Wilmore Ltd. is a large company with several manufacturing divisions. In its Consumer Products Division, it manufactures a wide range of gadgets for kitchen and bath. Income statements have regularly been prepared for each Division, and much discussion has occurred in the past about the fixed costs allocated to each division. Sandy Duncan, the manager of the Consumer Products Division is satisfied that the allocated fixed costs have been properly assigned to the Division.

The preparation of a segmented income statement for the two separate product lines has been prepared for the first time, for the year ended November 30 2021, as follows:

Consumer Products Division

Kitchen

Products

Bath

Products

Sales revenue

600,000

360,000

240,000

Variable costs

360,000

198,000

162,000

Contribution margin

240,000

162,000

78,000

Fixed costs

200,000

120,000

80,000

Operating income

40,000

42,000

(2,000)

Sandy is being pressured to drop the bath product lines from the Division.

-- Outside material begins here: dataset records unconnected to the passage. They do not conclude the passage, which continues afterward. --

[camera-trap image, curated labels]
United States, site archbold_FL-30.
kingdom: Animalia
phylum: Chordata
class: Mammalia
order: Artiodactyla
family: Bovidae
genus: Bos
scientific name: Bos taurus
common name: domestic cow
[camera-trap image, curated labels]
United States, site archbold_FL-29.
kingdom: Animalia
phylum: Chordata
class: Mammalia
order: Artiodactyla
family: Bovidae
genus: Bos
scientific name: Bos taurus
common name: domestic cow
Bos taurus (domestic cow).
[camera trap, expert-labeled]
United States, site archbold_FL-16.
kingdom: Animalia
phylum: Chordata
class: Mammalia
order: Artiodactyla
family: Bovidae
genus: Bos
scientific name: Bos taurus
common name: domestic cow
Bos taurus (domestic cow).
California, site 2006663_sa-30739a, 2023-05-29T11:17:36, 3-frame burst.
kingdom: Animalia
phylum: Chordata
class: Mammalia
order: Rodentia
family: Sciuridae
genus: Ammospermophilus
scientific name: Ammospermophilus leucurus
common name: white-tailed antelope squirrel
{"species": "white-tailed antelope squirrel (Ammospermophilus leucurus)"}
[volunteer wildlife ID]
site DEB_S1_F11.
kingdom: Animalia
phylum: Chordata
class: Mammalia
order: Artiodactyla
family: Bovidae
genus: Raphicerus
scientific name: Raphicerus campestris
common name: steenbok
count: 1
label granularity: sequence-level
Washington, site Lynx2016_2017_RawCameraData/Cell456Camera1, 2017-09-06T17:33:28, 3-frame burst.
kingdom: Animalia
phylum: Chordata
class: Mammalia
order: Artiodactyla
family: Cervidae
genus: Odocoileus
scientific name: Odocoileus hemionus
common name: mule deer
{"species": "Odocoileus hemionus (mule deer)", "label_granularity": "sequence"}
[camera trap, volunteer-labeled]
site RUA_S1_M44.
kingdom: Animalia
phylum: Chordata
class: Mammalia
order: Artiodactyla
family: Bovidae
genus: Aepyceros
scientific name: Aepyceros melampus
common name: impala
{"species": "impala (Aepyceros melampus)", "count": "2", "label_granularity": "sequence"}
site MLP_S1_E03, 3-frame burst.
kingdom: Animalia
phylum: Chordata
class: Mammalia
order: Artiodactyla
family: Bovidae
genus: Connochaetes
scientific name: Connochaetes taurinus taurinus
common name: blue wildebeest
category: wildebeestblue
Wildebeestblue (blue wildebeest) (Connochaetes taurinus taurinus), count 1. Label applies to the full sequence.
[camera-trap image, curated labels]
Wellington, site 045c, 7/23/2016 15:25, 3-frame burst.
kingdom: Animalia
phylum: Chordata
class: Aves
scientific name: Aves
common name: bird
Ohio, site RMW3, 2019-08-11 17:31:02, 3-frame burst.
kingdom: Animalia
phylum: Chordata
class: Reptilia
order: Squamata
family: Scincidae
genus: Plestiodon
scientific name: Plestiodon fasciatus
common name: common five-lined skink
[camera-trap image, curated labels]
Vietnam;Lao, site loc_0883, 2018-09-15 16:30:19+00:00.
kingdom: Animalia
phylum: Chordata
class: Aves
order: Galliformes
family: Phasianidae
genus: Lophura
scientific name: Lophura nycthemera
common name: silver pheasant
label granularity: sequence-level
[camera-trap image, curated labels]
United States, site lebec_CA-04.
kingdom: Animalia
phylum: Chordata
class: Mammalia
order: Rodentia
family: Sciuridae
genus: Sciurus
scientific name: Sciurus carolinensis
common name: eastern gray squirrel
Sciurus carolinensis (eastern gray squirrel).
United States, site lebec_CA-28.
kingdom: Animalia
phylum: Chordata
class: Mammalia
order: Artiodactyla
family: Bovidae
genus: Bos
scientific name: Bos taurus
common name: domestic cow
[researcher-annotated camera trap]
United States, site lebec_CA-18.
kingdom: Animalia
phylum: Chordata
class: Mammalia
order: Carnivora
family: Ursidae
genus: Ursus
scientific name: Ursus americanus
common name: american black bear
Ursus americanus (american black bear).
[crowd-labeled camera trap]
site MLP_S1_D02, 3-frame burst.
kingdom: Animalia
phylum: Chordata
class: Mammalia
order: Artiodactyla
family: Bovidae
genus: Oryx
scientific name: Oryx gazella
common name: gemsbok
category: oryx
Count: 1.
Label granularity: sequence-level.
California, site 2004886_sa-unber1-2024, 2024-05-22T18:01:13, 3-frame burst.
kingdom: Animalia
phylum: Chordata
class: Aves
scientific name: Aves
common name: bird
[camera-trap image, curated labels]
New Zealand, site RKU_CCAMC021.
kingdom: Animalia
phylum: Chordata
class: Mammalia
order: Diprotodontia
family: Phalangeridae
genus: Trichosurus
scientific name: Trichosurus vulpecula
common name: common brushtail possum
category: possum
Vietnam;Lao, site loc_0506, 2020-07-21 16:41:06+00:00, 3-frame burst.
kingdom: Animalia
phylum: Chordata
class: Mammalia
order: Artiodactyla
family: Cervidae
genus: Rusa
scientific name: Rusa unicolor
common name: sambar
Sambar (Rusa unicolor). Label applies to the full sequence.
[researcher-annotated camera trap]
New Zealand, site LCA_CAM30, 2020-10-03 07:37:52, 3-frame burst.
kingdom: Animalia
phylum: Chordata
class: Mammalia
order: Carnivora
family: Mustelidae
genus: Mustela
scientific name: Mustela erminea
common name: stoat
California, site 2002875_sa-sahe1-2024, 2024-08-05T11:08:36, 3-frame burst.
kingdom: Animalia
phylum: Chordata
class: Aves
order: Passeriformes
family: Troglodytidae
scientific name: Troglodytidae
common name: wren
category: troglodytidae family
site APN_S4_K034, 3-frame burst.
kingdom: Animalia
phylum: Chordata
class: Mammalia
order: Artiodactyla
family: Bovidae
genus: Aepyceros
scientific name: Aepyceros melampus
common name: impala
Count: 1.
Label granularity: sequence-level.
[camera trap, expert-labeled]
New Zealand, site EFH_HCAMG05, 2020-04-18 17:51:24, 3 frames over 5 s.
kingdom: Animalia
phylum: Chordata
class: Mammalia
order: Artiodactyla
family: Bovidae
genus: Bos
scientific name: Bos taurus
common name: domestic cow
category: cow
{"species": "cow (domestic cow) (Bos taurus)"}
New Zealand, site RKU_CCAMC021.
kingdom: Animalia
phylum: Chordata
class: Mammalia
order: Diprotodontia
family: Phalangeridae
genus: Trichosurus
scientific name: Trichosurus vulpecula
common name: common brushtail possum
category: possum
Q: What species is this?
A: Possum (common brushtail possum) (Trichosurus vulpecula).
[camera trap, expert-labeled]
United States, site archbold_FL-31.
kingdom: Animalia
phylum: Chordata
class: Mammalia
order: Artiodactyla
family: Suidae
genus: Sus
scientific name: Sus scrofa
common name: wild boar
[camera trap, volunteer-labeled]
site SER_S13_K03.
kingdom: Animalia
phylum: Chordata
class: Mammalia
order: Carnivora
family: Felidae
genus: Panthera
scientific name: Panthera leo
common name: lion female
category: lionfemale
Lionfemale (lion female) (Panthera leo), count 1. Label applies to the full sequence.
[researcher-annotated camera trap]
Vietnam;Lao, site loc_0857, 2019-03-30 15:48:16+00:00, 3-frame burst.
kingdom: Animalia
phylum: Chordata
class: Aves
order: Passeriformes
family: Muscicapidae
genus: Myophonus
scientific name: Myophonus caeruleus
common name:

She is satisfied that the variable costs have been properly allocated between the two product lines, as the resulting contribution margin percentages are as expected. No discussion occurred, however, around the allocation of the fixed costs between the two product lines. Based on Sandys knowledge of the production costs, she estimates that the committed fixed costs for the kitchen products line are $70,000 annually, and for the bath products the committed fixed costs are $50,000. Her salary is $80,000 annually.

Required:

3 a) Redo the segmented income statement for the Consumer Products Division and the two product lines, properly allocating the fixed costs. (Dont worry about the heading.) Based on this information, should the bath products line be discontinued? Why or why not?

5 b) Some managers believe that the full amount of the fixed costs should be allocated to the product lines, as done originally by the company. Describe the advantages and disadvantages of allocating all fixed costs. Which approach do you recommend, and why?

2 c) Calculate the markup on variable cost for each of the two product lines, if all variable costs are manufacturing costs.

4 d) Explain how value-based and/or target costing could be used to improve the profits generated by the Consumer Products Division.